Mitchell, who has two more years in the program, agrees with Roberts that success in the program requires planning and dedication.
“When this opportunity came about, I was willing to do whatever I needed to do to make it a reality,” Mitchell says. “It’s definitely not easy. Sometimes you really have to motivate yourself to make that drive and some people drive for way further than I do. But it’s just about motivating yourself to actually make the drive, do the reading and study after working for eight hours. I mean, it can be taxing, but you just have to really look at the end result that you’re working toward.”
And, she notes, it takes having a schedule and careful planning.
“I have to put all of my work obligations on my calendar, my personal family obligations on my calendar, and all of my school, everything has to be on the calendar,” Mitchell says. “Otherwise, I will forget because in addition to school and work, I have children and I’m also very involved in the community. So, everything has to be on the calendar.
“And if you try to wait to do your homework and your readings until the end of the week, it gets overwhelming because it’s a lot of reading. We take three classes per semester. So, you can have reading assignments that are upwards of 100 pages per class.”
Taking root before COVID-19
The executive program launched in 2020, before the COVID-19 pandemic, Campbell says. As the pandemic forced people to try online options, people who were skeptical before learned that “it works. It doesn’t work for everything, but it works for a lot of things.”
Tuition is about the same as full-time tuition and is based on the number of academic hours a student takes each semester.

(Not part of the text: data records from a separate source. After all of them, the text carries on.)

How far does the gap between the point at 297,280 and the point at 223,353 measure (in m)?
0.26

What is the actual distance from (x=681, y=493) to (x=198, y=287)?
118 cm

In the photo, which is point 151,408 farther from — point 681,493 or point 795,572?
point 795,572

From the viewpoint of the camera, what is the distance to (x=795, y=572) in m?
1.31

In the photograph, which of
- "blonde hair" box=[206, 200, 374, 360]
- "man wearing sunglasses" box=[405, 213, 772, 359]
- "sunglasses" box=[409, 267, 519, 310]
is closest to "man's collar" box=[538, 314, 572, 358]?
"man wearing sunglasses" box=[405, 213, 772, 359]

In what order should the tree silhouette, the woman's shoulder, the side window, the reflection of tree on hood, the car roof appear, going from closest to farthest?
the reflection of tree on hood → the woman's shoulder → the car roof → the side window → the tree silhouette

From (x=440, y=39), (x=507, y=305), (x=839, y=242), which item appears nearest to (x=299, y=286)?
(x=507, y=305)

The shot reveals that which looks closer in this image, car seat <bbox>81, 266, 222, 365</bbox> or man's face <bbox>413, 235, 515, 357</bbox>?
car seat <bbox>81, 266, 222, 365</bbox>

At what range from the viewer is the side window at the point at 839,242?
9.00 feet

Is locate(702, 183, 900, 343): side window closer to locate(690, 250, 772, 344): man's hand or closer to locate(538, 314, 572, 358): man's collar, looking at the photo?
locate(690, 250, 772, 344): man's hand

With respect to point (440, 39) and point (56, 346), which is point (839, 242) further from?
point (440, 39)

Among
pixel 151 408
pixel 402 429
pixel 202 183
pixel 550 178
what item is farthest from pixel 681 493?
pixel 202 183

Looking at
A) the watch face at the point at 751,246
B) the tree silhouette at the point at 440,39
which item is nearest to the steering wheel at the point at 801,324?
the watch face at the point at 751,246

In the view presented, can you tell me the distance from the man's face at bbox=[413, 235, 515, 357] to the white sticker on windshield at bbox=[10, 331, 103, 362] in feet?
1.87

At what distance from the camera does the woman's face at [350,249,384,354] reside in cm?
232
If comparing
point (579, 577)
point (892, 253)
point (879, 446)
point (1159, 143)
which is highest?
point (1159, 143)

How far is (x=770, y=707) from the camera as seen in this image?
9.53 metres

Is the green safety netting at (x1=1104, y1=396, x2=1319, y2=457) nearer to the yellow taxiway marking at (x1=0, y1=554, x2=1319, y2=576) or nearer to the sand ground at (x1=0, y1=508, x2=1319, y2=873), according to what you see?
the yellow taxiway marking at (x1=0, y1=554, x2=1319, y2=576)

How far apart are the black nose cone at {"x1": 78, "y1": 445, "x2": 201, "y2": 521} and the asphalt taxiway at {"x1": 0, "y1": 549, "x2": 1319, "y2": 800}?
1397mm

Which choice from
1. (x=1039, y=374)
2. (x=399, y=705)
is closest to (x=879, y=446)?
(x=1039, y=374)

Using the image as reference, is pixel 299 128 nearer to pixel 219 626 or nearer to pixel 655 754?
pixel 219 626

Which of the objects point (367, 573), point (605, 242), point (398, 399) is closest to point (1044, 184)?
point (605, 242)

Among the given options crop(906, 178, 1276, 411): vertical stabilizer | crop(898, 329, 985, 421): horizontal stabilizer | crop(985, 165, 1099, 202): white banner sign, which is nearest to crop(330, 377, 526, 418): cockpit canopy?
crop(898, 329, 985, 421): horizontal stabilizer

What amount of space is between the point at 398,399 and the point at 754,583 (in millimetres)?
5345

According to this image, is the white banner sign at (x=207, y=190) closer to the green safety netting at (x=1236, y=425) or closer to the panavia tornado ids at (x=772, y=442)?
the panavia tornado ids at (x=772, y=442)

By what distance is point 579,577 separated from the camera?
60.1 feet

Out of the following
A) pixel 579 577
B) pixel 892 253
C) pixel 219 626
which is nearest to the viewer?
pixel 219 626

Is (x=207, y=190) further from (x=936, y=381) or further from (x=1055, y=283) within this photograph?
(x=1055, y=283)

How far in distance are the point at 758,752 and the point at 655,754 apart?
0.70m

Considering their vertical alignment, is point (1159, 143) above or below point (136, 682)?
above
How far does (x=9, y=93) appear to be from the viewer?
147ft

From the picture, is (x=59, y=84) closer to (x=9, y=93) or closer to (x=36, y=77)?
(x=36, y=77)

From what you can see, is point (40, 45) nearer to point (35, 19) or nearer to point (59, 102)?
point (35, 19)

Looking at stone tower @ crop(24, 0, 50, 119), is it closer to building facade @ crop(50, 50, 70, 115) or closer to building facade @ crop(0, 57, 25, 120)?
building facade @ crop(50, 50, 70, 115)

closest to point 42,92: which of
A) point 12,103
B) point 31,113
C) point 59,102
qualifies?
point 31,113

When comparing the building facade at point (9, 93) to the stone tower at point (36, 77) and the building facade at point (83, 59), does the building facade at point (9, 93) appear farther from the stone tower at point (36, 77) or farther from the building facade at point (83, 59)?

The program has 74 students enrolled.
Campbell says he thinks more schools will adopt online or distance education options and notes some law schools that are experimenting with putting their entire programs online.
The American Bar Association has proposed loosening its rules regarding online education, and Campbell says the ABA has been granting variances to some schools to determine if it works and that may lead to greater flexibility for online education in the future.
And that long drive to school for Kijana Mitchell will be over soon. She is moving to Montgomery to take a job as public policy coordinator for the Alabama Coalition Against Domestic Violence.
Bill Gerdes and Joe De Sciose are freelance contributors to Business Alabama. Both are based in Birmingham.
This article appeared in the April 2022 issue of Business Alabama.